* [Twoje zadanie]: Skopiuj bez żadnych zmian wiersze rekordów od samego początku aż do wiersza zawierającego „the white bottle at (x=877, y=950), the”, łącznie z nim.

* [Wiersze danych z pytaniami przestrzennymi]:
------------------------------------

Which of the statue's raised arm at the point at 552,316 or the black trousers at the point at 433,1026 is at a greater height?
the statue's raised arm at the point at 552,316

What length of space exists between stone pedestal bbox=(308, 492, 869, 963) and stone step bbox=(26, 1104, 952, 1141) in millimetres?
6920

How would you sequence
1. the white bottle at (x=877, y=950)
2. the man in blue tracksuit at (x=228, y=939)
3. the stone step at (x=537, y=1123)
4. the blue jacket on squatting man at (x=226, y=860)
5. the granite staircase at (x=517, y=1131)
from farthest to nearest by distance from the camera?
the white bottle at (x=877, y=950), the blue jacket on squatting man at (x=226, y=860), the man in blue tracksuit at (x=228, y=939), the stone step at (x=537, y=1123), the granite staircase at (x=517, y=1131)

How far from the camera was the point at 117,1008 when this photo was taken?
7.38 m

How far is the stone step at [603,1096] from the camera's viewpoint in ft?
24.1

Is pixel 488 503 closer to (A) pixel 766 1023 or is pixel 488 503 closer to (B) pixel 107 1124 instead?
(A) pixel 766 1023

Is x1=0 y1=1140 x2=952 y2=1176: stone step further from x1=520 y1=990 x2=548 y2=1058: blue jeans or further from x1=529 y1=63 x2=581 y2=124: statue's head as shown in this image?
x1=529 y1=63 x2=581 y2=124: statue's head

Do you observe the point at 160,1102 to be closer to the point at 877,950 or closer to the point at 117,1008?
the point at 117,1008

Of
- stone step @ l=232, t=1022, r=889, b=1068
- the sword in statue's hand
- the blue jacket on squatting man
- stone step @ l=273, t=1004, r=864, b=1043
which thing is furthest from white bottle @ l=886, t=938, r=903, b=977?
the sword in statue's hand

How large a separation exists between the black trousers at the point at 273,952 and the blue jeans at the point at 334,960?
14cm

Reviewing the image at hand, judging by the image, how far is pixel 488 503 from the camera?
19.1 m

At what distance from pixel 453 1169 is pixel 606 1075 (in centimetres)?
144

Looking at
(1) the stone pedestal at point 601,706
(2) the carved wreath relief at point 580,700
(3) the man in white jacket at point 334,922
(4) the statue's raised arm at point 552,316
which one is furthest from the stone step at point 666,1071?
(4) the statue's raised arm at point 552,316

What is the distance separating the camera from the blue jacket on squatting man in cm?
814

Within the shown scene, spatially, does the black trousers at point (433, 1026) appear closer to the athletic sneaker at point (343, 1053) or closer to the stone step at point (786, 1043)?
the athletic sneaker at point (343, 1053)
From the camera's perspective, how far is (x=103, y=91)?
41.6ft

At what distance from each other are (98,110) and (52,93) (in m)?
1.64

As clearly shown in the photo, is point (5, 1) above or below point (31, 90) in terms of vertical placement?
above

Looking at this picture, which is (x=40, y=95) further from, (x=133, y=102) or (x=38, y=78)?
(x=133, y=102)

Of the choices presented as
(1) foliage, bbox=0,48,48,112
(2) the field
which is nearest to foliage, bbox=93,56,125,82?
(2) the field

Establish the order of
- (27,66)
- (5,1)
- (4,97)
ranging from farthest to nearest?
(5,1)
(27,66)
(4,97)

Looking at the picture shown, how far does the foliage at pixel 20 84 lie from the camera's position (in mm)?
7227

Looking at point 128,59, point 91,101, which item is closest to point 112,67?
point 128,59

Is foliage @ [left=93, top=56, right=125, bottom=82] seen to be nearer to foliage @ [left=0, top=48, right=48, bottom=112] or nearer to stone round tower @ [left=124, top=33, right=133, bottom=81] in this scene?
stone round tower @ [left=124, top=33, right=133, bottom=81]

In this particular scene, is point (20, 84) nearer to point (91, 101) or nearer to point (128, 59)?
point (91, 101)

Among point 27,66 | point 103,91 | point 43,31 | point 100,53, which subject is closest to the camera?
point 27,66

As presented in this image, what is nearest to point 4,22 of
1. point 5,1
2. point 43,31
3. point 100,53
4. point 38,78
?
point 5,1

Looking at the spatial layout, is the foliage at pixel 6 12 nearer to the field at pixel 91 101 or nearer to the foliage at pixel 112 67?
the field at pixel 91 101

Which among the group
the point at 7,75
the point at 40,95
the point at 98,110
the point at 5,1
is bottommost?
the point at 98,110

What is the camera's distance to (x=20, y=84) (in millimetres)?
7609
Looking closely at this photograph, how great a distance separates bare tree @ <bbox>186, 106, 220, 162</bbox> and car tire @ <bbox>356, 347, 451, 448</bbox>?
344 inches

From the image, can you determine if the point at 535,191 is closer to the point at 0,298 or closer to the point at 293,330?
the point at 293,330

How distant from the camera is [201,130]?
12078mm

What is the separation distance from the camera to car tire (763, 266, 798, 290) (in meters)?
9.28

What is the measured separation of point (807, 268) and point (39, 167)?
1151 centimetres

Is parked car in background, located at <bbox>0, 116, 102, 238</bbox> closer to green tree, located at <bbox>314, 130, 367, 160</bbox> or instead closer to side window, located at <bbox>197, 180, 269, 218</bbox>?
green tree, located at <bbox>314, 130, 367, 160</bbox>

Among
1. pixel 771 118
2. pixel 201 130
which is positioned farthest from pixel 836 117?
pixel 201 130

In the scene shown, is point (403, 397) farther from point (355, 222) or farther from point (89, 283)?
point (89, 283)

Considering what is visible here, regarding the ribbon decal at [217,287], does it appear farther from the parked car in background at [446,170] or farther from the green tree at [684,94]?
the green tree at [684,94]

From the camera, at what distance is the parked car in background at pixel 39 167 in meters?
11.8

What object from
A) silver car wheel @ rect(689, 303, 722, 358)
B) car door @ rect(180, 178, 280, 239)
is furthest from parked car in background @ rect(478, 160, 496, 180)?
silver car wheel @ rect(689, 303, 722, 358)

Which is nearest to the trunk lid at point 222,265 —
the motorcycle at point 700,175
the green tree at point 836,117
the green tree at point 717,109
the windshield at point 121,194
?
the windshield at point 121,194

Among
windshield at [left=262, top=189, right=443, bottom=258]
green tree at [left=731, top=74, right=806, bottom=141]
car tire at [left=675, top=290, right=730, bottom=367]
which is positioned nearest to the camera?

------------------------------------

* [Pełna odpowiedź]:
Which of the statue's raised arm at the point at 552,316 or the black trousers at the point at 433,1026 is at a greater height?
the statue's raised arm at the point at 552,316

What length of space exists between stone pedestal bbox=(308, 492, 869, 963) and stone step bbox=(26, 1104, 952, 1141) in millimetres?
6920

How would you sequence
1. the white bottle at (x=877, y=950)
2. the man in blue tracksuit at (x=228, y=939)
3. the stone step at (x=537, y=1123)
4. the blue jacket on squatting man at (x=226, y=860)
5. the granite staircase at (x=517, y=1131)
from farthest to nearest by distance from the camera?
the white bottle at (x=877, y=950), the blue jacket on squatting man at (x=226, y=860), the man in blue tracksuit at (x=228, y=939), the stone step at (x=537, y=1123), the granite staircase at (x=517, y=1131)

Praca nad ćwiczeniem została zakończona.